We are getting data from a mainframe system to represent call data from our applications. Data in the events looks like this:
1909|504|2016-11-17 00:00:00|8|28|9|9|0|0
Of course, based on this data I assumed that 2016-11-17 00:00:00
was the timestamp. I, of course, was wrong. Apparently the way this mainframe handles the data, the 00:00:00 is an irrelevant stamp, an artifact of how the data is used is some other reporting systems. Every event comes in with the 00:00:00 notation. The date portion of the stamp is correct, but it's actually the column AFTER the 00:00:00 that represents the hour (there is no minute stamp, all data is run on the hour and that field would run from 0 to 23). So the actual timestamp for this event would be 2016-11-17 08:00:00.
I have not yet been able to make the system recognize the split time stamping properly. Can anyone provide any assistance on how to make these events show with the proper timestamp (i.e. show the YYYY-MM-DD
, skip the 00:00:00
, use the |8
column as the hours, and use 00:00
for minutes/seconds)?
Like this:
props.conf (on your FORWARDER, assuming that you are using INDEXED_EXTRACTIONS=PSV
😞
TIME_PREFIX=^[^\|]*\|[^\|]*\|
TIME_FORMAT=%Y-%m-%d 00:00:00|%H
MAX_TIMESTAMP_LOOKAHEAD=23
The problem is either that you are missing the TWO SPACES between the date and the fake timestamp OR that you are deploying this file to your indexers instead of to your forwarder. Once deployed to your forwarder(s), restart the splunkd there and check for events forwarded AFTER the restart (old events will stay broken).
Hi burras,
try
TIMEFORMAT=%Y-%m-%d\s00:00:00|%H
Bye.
Giuseppe
Unfortunately didn't work - still stamping it with 00:00:00 for the time...
Hi burras,
Sorry, I didn't find a solution!
Why you don't ask to the Splunk Support (using the partner Portal), it sounds like a bug!
Bye.
Giuseppe
That is the next course of action I'm taking. We're also adding a step to our ingest process to do a little bit of data massaging to rewrite a usable timestamp on the data before we move it to our final ingest location.
Can you try to extract first and then assign back to _time and see if it works well for your case. Something like:
your query to return the event
| rex field=_raw "^(?<id1>[^\|]+)\|(?<id2>[^\|]+)\|(?<myDate>[^\s]+)\s(?<scrapTime>[^\|]+)\|(?<usefulHour>[^\|]+)\|"
| eval myTime=if(( usefulHour < 10 ), myDate." 0".usefulHour.":00:00", myDate." ".usefulHour.":00:00")
| eval _time=strptime(myTime, "%Y-%m-%d %H:%M:%S")
| Now _time should be the way you want and can be used here onwards
Can you see if appending the timezone info like this helps out. I am using -6
as timezone, you might wanna use ur own based on the timezone of where the events were created:
...| eval myTime=if(( usefulHour < 10 ), myDate." 0".usefulHour.":00:00 -6", myDate." ".usefulHour.":00:00 -6")

** SUPPLIED MATERIAL **
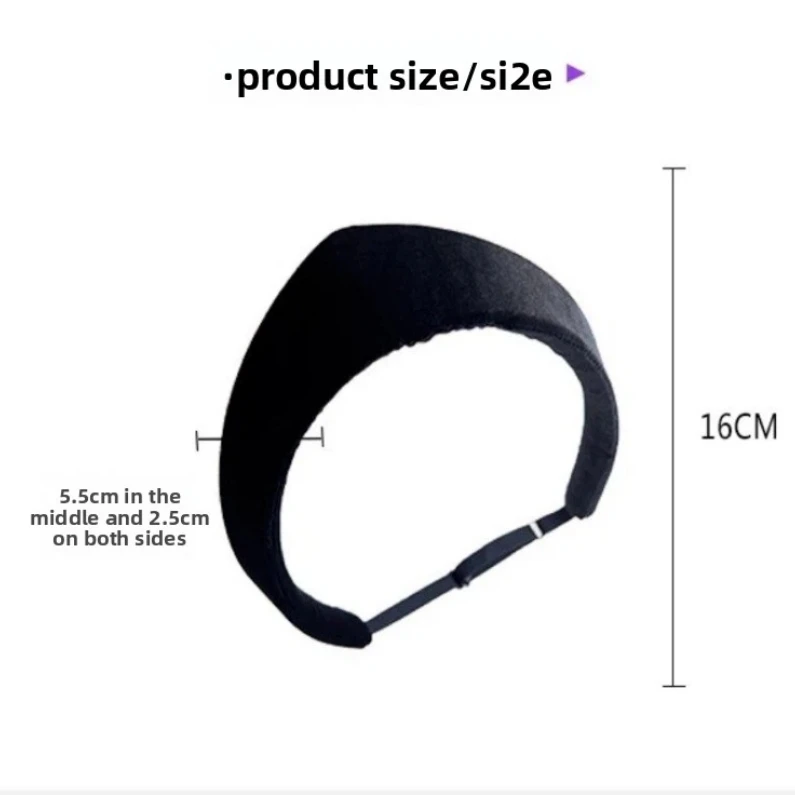 Neue Samt Frauen Stirnband Glatte Europäische und Amerikanische Haarnadel Stirnband Haar Hoop Dame Kopfbedeckungen – Detail 1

** YOUR TASKS **
1. Print the part of the mainframe timestamp thread starting with "I have not yet" and going on through "for minutes/seconds)?".
2. Answer these from the mainframe timestamp thread:
(a) What time notation does every event come in with?
(b) What value does the props.conf reply give for MAX_TIMESTAMP_LOOKAHEAD?
(c) What timezone offset does the last reply say it is using?
3. Pick up the forum thread about mainframe timestamps and keep it going from its final line.

** EXPECTED OUTPUTS **
1.
I have not yet been able to make the system recognize the split time stamping properly. Can anyone provide any assistance on how to make these events show with the proper timestamp (i.e. show the YYYY-MM-DD
, skip the 00:00:00
, use the |8
column as the hours, and use 00:00
for minutes/seconds)?

2.
(a) 00:00:00
(b) 23
(c) -6

3.
| eval _time=strptime(myTime, "%Y-%m-%d %H:%M:%S %z")
Yeah that would correct the timing issue, but it still leaves me the issue of expecting novice users to remember to add a complicated string to their searches on this data and potentially causes issues if the users attempt to bash this sourcetype against others in the same index. I still think there's gotta be a way to do this on ingest rather than at search time...
I'd love for something like that to be an option. Unfortunately we have well over a 1000000 events per day for this sourcetype and with the way they're being timestamped we can't even run a search on the data (we get an error for more than 1000000 events found at a specific time). It looks like it's going to have to be something on the ingest-side rather than at search time...
But I did go ahead and test this out anyway, using a smaller sample size. It does appear to work. However, it only works if my Splunk settings are such that my time zone actually matches up with the time zone of the data. I tested this by changing my time zone to several different settings and the timestamps on the data were inconsistent - if I was in Eastern, it showed my data as Eastern; if I was in Central, the data appeared in central time. Since I have users in several different time zones that access this data, that would cause issues when they're all analyzing it. Additionally, my users are newbies when it comes to Splunk - asking them to run something like that when they search would be out of the question...
Try this timeformat="%Y-%m-%d 00:00:00|%H"
Unfortunately doesn't work - events still show 00:00:00 as the actual timestamp...